An Open Letter to All Parents

Dear parents and soon-to-be parents,

My friend was harassed last night. What was supposed to be a great fun night out turned sour when two guys–whom she thought were her friends–forced their way into her car and touched her as she was about to drive home. In the process of doing their sick actions, they showered her with insults, calling her “fat” and all. She fought back. She screamed for them to leave the car. She tried to push them out. And then the guy behind her said, “Ginusto mo naman yan eh (you wanted this)”. But she didn’t. She never did. She still doesn’t.

Thankfully, she had the presence of mind to get her spray out, which led them to leave the vehicle. As they were leaving, they shouted “Bakit ka ganyan? Gusto mo naman eh (Why are you like that?

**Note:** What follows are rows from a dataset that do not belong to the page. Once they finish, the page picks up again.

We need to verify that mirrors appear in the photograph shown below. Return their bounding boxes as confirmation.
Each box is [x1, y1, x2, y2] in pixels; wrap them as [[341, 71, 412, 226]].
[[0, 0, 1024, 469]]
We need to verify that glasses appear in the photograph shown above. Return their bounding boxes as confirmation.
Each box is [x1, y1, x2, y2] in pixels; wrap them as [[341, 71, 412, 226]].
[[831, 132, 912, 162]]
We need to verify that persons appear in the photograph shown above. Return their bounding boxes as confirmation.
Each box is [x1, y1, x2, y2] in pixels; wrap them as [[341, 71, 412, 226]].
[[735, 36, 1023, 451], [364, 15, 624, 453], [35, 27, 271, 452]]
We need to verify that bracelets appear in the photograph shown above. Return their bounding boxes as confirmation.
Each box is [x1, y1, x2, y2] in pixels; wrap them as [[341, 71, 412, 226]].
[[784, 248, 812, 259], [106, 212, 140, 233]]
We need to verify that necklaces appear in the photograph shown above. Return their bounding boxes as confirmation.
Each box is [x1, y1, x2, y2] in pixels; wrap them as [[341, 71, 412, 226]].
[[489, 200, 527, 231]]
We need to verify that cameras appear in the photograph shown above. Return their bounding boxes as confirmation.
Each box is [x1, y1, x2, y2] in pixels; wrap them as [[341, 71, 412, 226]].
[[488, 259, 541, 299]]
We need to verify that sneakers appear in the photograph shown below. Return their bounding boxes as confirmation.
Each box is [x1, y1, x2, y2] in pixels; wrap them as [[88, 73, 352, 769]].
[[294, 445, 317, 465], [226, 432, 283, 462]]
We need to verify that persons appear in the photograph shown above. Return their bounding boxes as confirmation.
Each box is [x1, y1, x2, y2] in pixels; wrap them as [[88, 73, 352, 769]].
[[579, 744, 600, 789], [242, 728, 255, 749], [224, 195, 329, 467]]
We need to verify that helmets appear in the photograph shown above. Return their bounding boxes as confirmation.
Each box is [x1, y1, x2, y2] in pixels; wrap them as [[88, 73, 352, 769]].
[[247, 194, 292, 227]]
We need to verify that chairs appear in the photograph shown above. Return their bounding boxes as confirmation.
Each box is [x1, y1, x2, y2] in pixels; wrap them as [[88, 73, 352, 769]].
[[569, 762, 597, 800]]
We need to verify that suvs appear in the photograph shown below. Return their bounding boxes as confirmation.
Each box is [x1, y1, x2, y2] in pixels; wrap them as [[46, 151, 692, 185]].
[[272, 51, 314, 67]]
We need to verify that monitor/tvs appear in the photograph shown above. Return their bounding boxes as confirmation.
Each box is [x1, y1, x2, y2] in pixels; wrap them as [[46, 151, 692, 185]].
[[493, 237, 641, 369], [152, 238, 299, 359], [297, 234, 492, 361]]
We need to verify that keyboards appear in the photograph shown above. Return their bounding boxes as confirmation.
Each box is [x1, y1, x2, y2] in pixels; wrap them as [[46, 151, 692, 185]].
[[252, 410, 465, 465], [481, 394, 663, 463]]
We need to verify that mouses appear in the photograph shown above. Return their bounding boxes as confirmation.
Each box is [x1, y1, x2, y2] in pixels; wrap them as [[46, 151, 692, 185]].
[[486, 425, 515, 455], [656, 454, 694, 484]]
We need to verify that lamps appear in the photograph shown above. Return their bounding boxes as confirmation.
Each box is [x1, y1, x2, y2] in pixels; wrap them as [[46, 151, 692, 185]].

You want this).” But she didn’t. She never did. She still doesn’t.

She’s now safe. But how many others girls will remain in danger?

I call to you, dear parents and soon-to-be parents, to please educate your children that “no” actually means “no”. Please teach them how to respect people, of all gender. Please teach them that they are not entitled to do harm against others.

To parents of young boys, teach them to treat girls as their equal. Teach them to keep their pants zipped. Teach them to keep their hands away from unwantedly touching others. Please teach them to understand that they have the power of self-control. Please teach them that the excuse “lalaki kasi” is not an excuse to harass others. No one gets accidentally raped.

To parents of young girls, please teach them how to speak up when they’re harassed. Please empower their voice. Don’t silence them. Please help them understand that they should not be silenced. Please teach them not to be afraid. Please teach them how to fight back. Please teach them that they shouldn’t blame themselves when harm comes their way.

To parents of all children, please teach them how to love. Teach them how to respect all. Teach them to raise their voice when they’re harmed. Teach them to ask for help.

I may not have a child. I may never have one. But you, parents and soon-to-be parents, have the power to raise a generation that’s more loving and peaceful than the generations before them. The power to educate them that “no” means “no” is in your hands.

We can blame one for one’s faults. But the solutions starts at home.

So please… raise a generation of good kids–not self-entitled brats who think they can get away with anything.